:: Text passage

AI on Edge: how to run neural networks on smartphone
Aleksei Naumov, Lead AI Engineer at Terra Quantum, will host an exclusive workshop for the Global Talent Club on deploying high-performance AI models directly on user devices - like smartphones with limited memory (6-12 GB).
Terra Quantum is one of Europe’s top deep-tech companies that secured over $100M in funding.
Aleksei has led numerous research projects focused on compressing large language models (LLM) and deploying neural networks on devices with constrained computational resources. His team’s latest work, TQCompressor, was presented at IEEE MIPR 2024 (California, USA), a leading conference on AI applications for consumer multimedia and Efficient AI, bringing together experts from NVIDIA, Google, Amazon, UC Berkeley, and other industry giants.

::::
:: Information shown

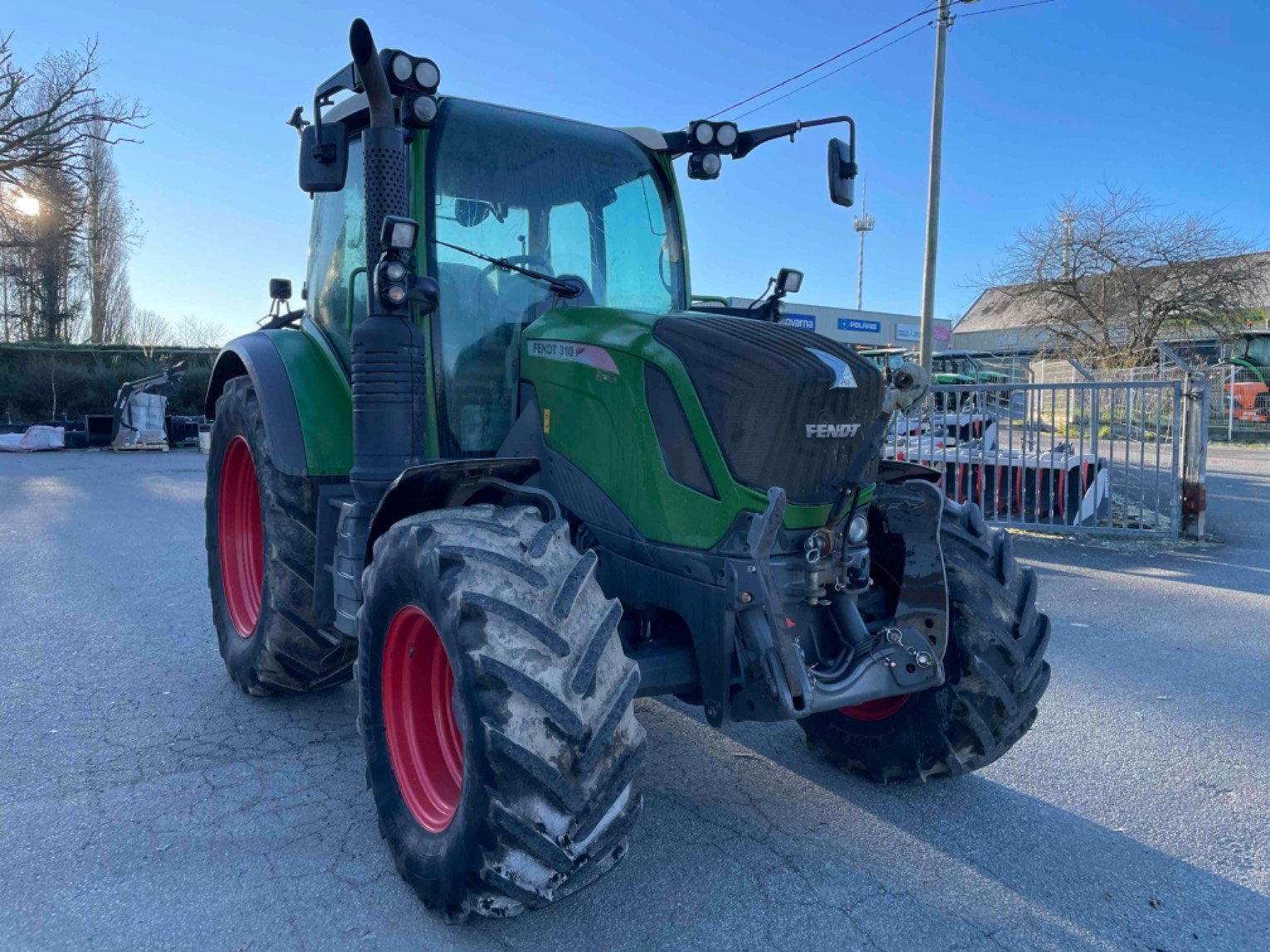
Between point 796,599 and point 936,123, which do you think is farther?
point 936,123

::::

--- Task directions ---
Continue the announcement about running neural networks on smartphones, picking up after its last sentence. Nothing in the lines is needed for this.

--- Answer to the problem ---
Why on-device AI is important:
- Running AI on-device leads to significant reductions in cloud computing costs
- Fully secure data processing by running locally on user’s smartphones
Workshop agenda:
- Language model compression methods for mobile devices: quantization, distillation, pruning, and matrix decompositions
- How to enhance sub-billion parameter LLMs performance on smartphones. Discussion of recent studies: MobileLLM (Meta) and TQCompressor (Terra Quantum) – layer sharing, in-depth model scaling
- The future of on-device AI: developing new models for smartphones versus adapting existing ones
Workshop will be in Russian language.